Per non far dissolvere la memoria di quei visi, ho scritto impressioni ed emozioni su un piccolo Moleskine e ho scattato tantissime foto, perché possano rappresentare il ricordo di ogni singolo particolare di quei paesi, ogni casa crollata, ogni vita distrutta, ogni attimo che fu e non tornerà. Questo è il mio modo di raccontare per lasciare una testimonianza della cultura post-terremoto, perché quella pre
era la storia di tranquilli paesi e cittadine, con i consueti luoghi di ritrovo, il cinema, la gente sul Corso, i pettegolezzi, le serate estive in Piazza. Solo ricordi in bianco e nero.
Ho trascorso in Emilia tre settimane partecipando a una missione di soccorso e i racconti di questo diario emozionale
nascono dall’osservazione quotidiana di episodi che, per quanto narrativamente romanzati e inseriti temporalmente in maniera non cronologica, accolgono i principi del reale
, con personaggi di fantasia ma prestati
dalla vita quotidiana, che animano la vita di comunità. La visione degli eventi non risulta pietistica, ma consapevole del dover percorrere un tragitto in salita, costellato da imprevisti e asperità, in nome di un futuro più consapevole.
PROLOGO
Il giorno 20 maggio 2012 alle ore 04.03 un violento sisma di magnitudo 5.9 Richter e della durata di venti secondi circa sconvolse il Nord Italia. L’epicentro veniva localizzato a Finale Emilia a 6,3 Km di profondità. Il violento evento provocò 7 decessi e circa 50 feriti, coinvolgendo circa 5000 persone sfollate e causando ingenti danni ad abitazioni private, aziende agricole, attività produttive e patrimonio storico-culturale. Tale fenomeno provocò, altresì, diffuse manifestazioni di liquefazione delle sabbie, prevalentemente in località non distanti dall’epicentro.

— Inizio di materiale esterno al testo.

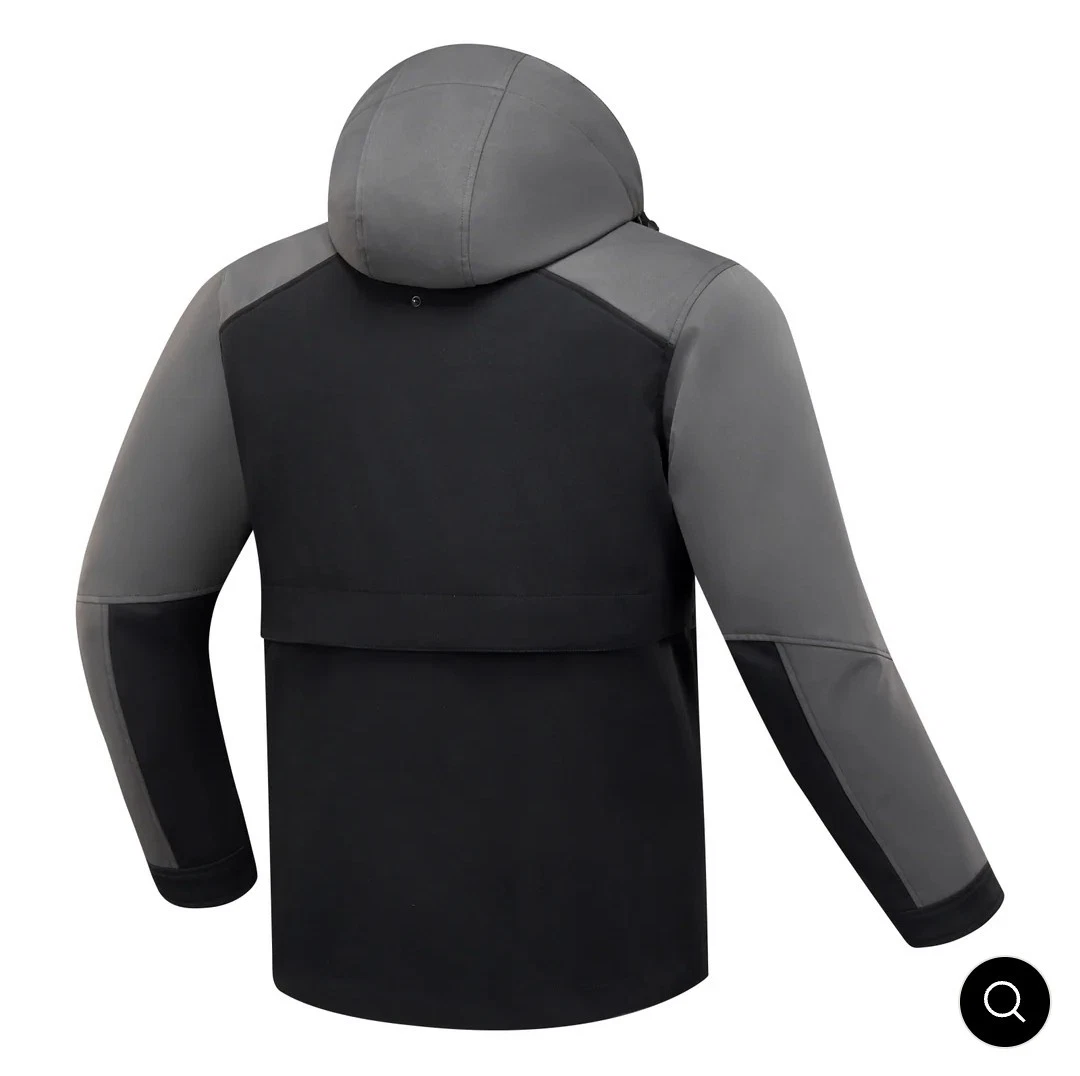 RIDEIRON Protective Motorcycle Riding Jacket MJ5509 image 3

Nei giorni successivi si rilevarono attività telluriche meno intense, fino al giorno 29 maggio 2012 alle ore 09.00 quando una scossa di magnitudo 5.8 Richter squassò nuovamente la terra d’Emilia per circa 30 secondi a una profondità di 9,6 Km, con epicentro fra i Comuni di Medolla e Cavezzo, seguita da altre due atroci scariche di intensità 5.3 Richter alle ore 12.55 e 4.9 Richter alle ore 13.00 dello stesso giorno. Gli edifici privati e d’interesse storico-culturale, già danneggiati dalla precedente scossa, crollarono in gran parte. I feriti risultarono essere circa 350, a fronte di circa 20 morti (di cui 2 decessi avvenuti nei giorni successivi). In quel momento gli sfollati vennero stimati in circa 15.000 persone.